偏偏機械樹所在的那條航線,又是唯一能找到陸地的航線。後來又有不少船只在這裏遇難,也包括去尋找新棲息地的船隊。

數百年後,其他承載城市的機械樹也逐漸不堪重負,垮塌事故不斷。

生活在這個世界的居民被迫舉世界搬遷,S23號世界就此廢棄。

……

“宿主這次的身份,其實不是害過大機械樹的人。
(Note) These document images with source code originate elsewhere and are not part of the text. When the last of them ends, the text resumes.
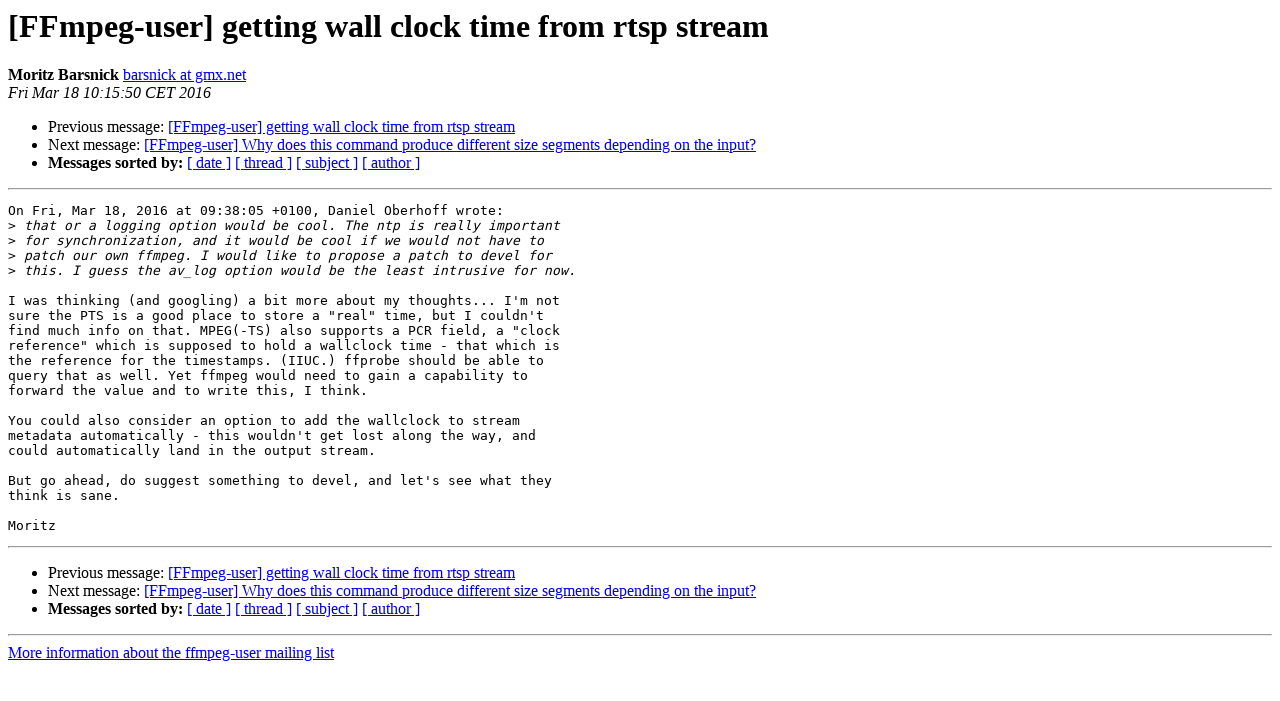

--- FILE ---
content_type: text/html
request_url: https://ffmpeg.org/pipermail/ffmpeg-user/2016-March/031275.html
body_size: 1522
content:
<!DOCTYPE HTML PUBLIC "-//W3C//DTD HTML 4.01 Transitional//EN">
<HTML>
 <HEAD>
   <TITLE> [FFmpeg-user] getting wall clock time from rtsp stream
   </TITLE>
   <LINK REL="Index" HREF="index.html" >
   <LINK REL="made" HREF="mailto:ffmpeg-user%40ffmpeg.org?Subject=Re%3A%20%5BFFmpeg-user%5D%20getting%20wall%20clock%20time%20from%20rtsp%20stream&In-Reply-To=%3C20160318091550.GA6306%40sunshine.barsnick.net%3E">
   <META NAME="robots" CONTENT="index,nofollow">
   <style type="text/css">
       pre {
           white-space: pre-wrap;       /* css-2.1, curent FF, Opera, Safari */
           }
   </style>
   <META http-equiv="Content-Type" content="text/html; charset=utf-8">
   <LINK REL="Previous"  HREF="031274.html">
   <LINK REL="Next"  HREF="031249.html">
 </HEAD>
 <BODY BGCOLOR="#ffffff">
   <H1>[FFmpeg-user] getting wall clock time from rtsp stream</H1>
    <B>Moritz Barsnick</B> 
    <A HREF="mailto:ffmpeg-user%40ffmpeg.org?Subject=Re%3A%20%5BFFmpeg-user%5D%20getting%20wall%20clock%20time%20from%20rtsp%20stream&In-Reply-To=%3C20160318091550.GA6306%40sunshine.barsnick.net%3E"
       TITLE="[FFmpeg-user] getting wall clock time from rtsp stream">barsnick at gmx.net
       </A><BR>
    <I>Fri Mar 18 10:15:50 CET 2016</I>
    <P><UL>
        <LI>Previous message: <A HREF="031274.html">[FFmpeg-user] getting wall clock time from rtsp stream
</A></li>
        <LI>Next message: <A HREF="031249.html">[FFmpeg-user] Why does this command produce different size segments depending on the input?
</A></li>
         <LI> <B>Messages sorted by:</B> 
              <a href="date.html#31275">[ date ]</a>
              <a href="thread.html#31275">[ thread ]</a>
              <a href="subject.html#31275">[ subject ]</a>
              <a href="author.html#31275">[ author ]</a>
         </LI>
       </UL>
    <HR>  
<!--beginarticle-->
<PRE>On Fri, Mar 18, 2016 at 09:38:05 +0100, Daniel Oberhoff wrote:
&gt;<i> that or a logging option would be cool. The ntp is really important
</I>&gt;<i> for synchronization, and it would be cool if we would not have to
</I>&gt;<i> patch our own ffmpeg. I would like to propose a patch to devel for
</I>&gt;<i> this. I guess the av_log option would be the least intrusive for now.
</I>
I was thinking (and googling) a bit more about my thoughts... I'm not
sure the PTS is a good place to store a &quot;real&quot; time, but I couldn't
find much info on that. MPEG(-TS) also supports a PCR field, a &quot;clock
reference&quot; which is supposed to hold a wallclock time - that which is
the reference for the timestamps. (IIUC.) ffprobe should be able to
query that as well. Yet ffmpeg would need to gain a capability to
forward the value and to write this, I think.

You could also consider an option to add the wallclock to stream
metadata automatically - this wouldn't get lost along the way, and
could automatically land in the output stream.

But go ahead, do suggest something to devel, and let's see what they
think is sane.

Moritz
</PRE>















<!--endarticle-->
    <HR>
    <P><UL>
        <!--threads-->
	<LI>Previous message: <A HREF="031274.html">[FFmpeg-user] getting wall clock time from rtsp stream
</A></li>
	<LI>Next message: <A HREF="031249.html">[FFmpeg-user] Why does this command produce different size segments depending on the input?
</A></li>
         <LI> <B>Messages sorted by:</B> 
              <a href="date.html#31275">[ date ]</a>
              <a href="thread.html#31275">[ thread ]</a>
              <a href="subject.html#31275">[ subject ]</a>
              <a href="author.html#31275">[ author ]</a>
         </LI>
       </UL>

<hr>
<a href="http://ffmpeg.org/mailman/listinfo/ffmpeg-user">More information about the ffmpeg-user
mailing list</a><br>
</body></html>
”

系統翻到他們的任務簡報:“宿主這次是好人,是軍部的一名中校,在執行任務時找到了……啊!”

系統就說剛才這個球咬它了:“找到了蒲雲杉的球!!!”

穆瑜把那個灰撲撲的小金屬球取出來,放在手心。

系統:Q口Q

他們這一次領到的任務,雖然沒有作惡,但同樣相當危險、九死一生。

準確來說應該是十死——因為在原世界線裏,撿到這顆球並試圖把它還給機械樹的中校畢舫,也沒能活著回去。

這其實是一個很簡單的道理,就像格式化一臺電腦。

要格式化一臺電腦、去掉它裏面的殺毒軟件,操作起來很容易,只要動動鼠標,幾秒鐘就能搞得定。
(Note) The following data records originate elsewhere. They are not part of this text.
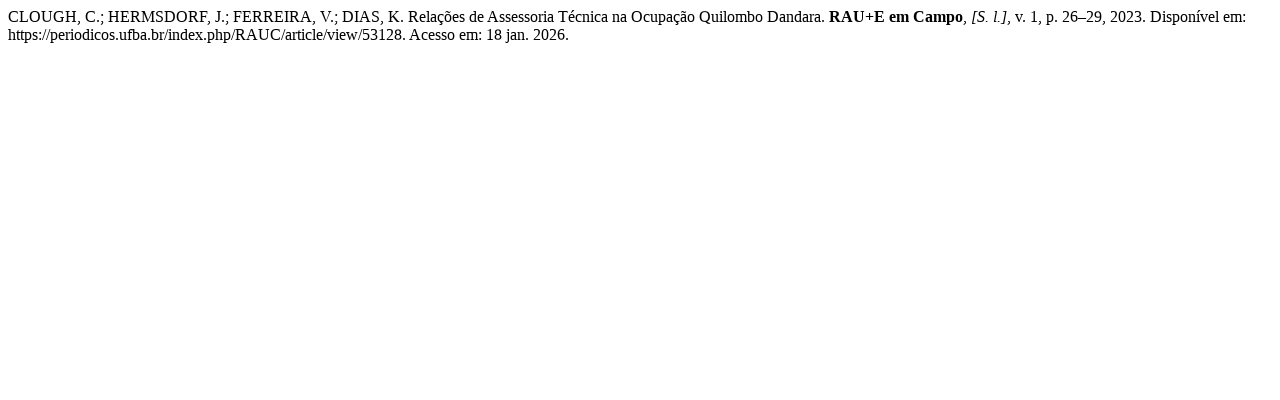

--- FILE ---
content_type: text/html; charset=UTF-8
request_url: https://periodicos.ufba.br/index.php/RAUC/citationstylelanguage/get/associacao-brasileira-de-normas-tecnicas?submissionId=53128&publicationId=73082
body_size: 305
content:
<div class="csl-bib-body">
  <div class="csl-entry">CLOUGH, C.; HERMSDORF, J.; FERREIRA, V.; DIAS, K. Relações de Assessoria Técnica na Ocupação Quilombo Dandara. <b>RAU+E em Campo</b>, <i>[S. l.]</i>, v. 1, p. 26–29, 2023. Disponível em: https://periodicos.ufba.br/index.php/RAUC/article/view/53128. Acesso em: 18 jan. 2026.</div>
</div>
然後這臺完全空白的電腦就被扔出去,隨便上各種奇怪的網站、隨便點各種奇怪的廣告,學會了“點我就送屠龍寶刀”,學會了“是兄弟就來砍我”。

這個時候,要想再安裝進去一個殺毒軟件,就沒那麽容易了。

甚至開機都不一定能順利打開,彈窗疊彈窗都可能一口氣疊半個小時。

弄丟了小球裏的心臟,那棵機械樹已經徹底被它所吞噬的模塊中暴力、殺戮的信息,以及人類貪婪與的惡念占據……永遠不會再回到懸崖底下,哼著歌高高興興做小船了。
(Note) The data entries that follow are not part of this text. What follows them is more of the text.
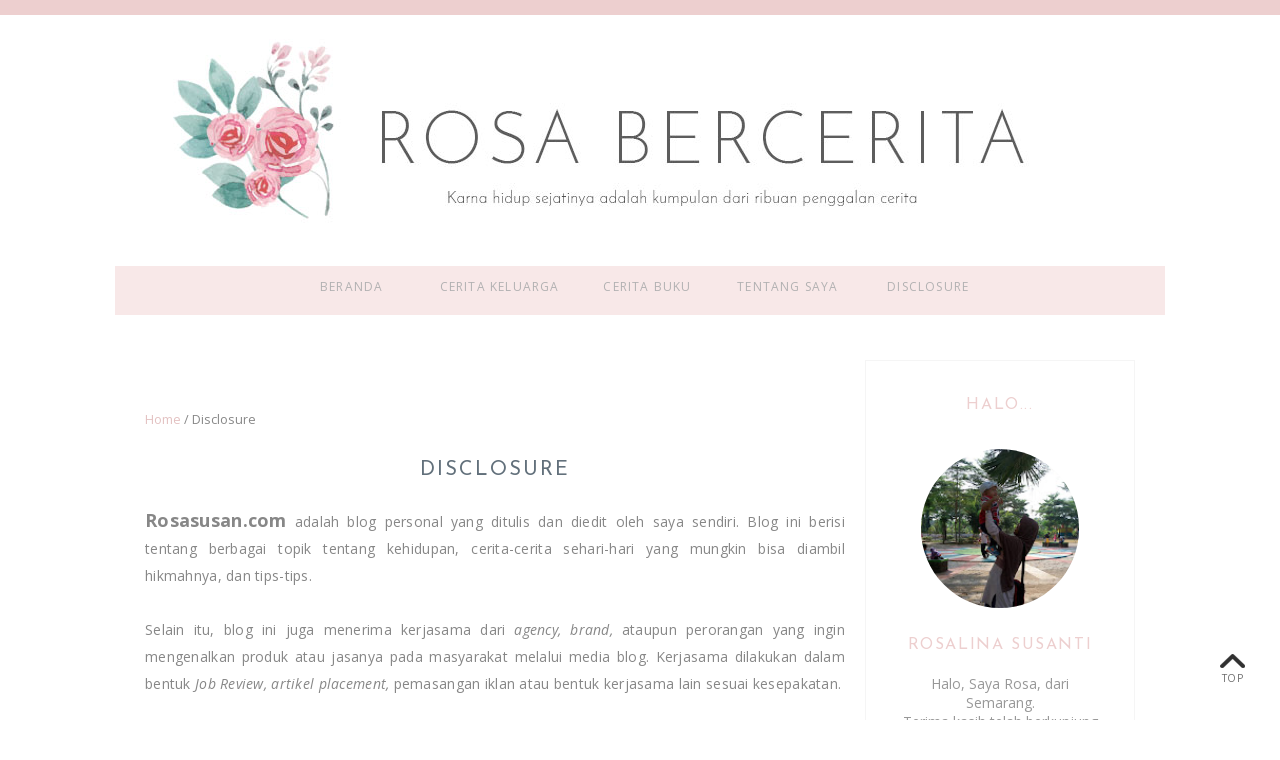

--- FILE ---
content_type: text/html; charset=utf-8
request_url: https://www.google.com/recaptcha/api2/aframe
body_size: 268
content:
<!DOCTYPE HTML><html><head><meta http-equiv="content-type" content="text/html; charset=UTF-8"></head><body><script nonce="-Ba2DfRrHtBGhWOJjDPrnQ">/** Anti-fraud and anti-abuse applications only. See google.com/recaptcha */ try{var clients={'sodar':'https://pagead2.googlesyndication.com/pagead/sodar?'};window.addEventListener("message",function(a){try{if(a.source===window.parent){var b=JSON.parse(a.data);var c=clients[b['id']];if(c){var d=document.createElement('img');d.src=c+b['params']+'&rc='+(localStorage.getItem("rc::a")?sessionStorage.getItem("rc::b"):"");window.document.body.appendChild(d);sessionStorage.setItem("rc::e",parseInt(sessionStorage.getItem("rc::e")||0)+1);localStorage.setItem("rc::h",'1769258895388');}}}catch(b){}});window.parent.postMessage("_grecaptcha_ready", "*");}catch(b){}</script></body></html>

--- FILE ---
content_type: text/plain
request_url: https://www.google-analytics.com/j/collect?v=1&_v=j102&a=518971460&t=pageview&_s=1&dl=https%3A%2F%2Fwww.rosasusan.com%2Fp%2Fd.html&ul=en-us%40posix&dt=Disclosure&sr=1280x720&vp=1280x720&_u=IEBAAEABAAAAACAAI~&jid=201453338&gjid=834684230&cid=716748559.1769258892&tid=UA-75421777-1&_gid=370993668.1769258892&_r=1&_slc=1&z=753416577
body_size: -451
content:
2,cG-XSXMYY9CMF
而藏在心臟裏的,屬於蒲雲杉的意識,雖然劇情線沒有明確描寫,但想來也一樣。

否則的話,蒲雲杉也不會和機械樹一起被納入反派大BOSS的名單裏。

——系統和穆瑜同樣清楚這一點。

蒲雲杉的意識也早已模糊了有關“人”的概念。

他習慣了吃掉一艘船、吃掉一幢別墅,雖然不主動傷人,但也只是隨手把人扔進海裏。

那樣洶湧的海流,下面又全是湍流暗礁,那個抽雪茄的胖子一掉下去,不過兩秒就沒影了。

蒲雲杉只聽虞執的話,只有虞執能給他下命令。

不是說小少爺不乖——恰恰就是因為太乖,蒲雲杉幾乎是生活在虞執的全面壓制下,不敢和任何生人打交道、不敢跟外面的人走,唯恐哥哥會生氣。

“宿主,我們要務必小心。”系統在意識裏悄悄告訴穆瑜,“蒲雲杉當時逃出軍部,掉進海裏摔得只剩這個小球,也能把自己吃成一棵機械樹……”

穆瑜點點頭,畫了個方框。

他們此刻已經下了船,龐大的飛行船緩慢拍打著翅膀徐徐升空。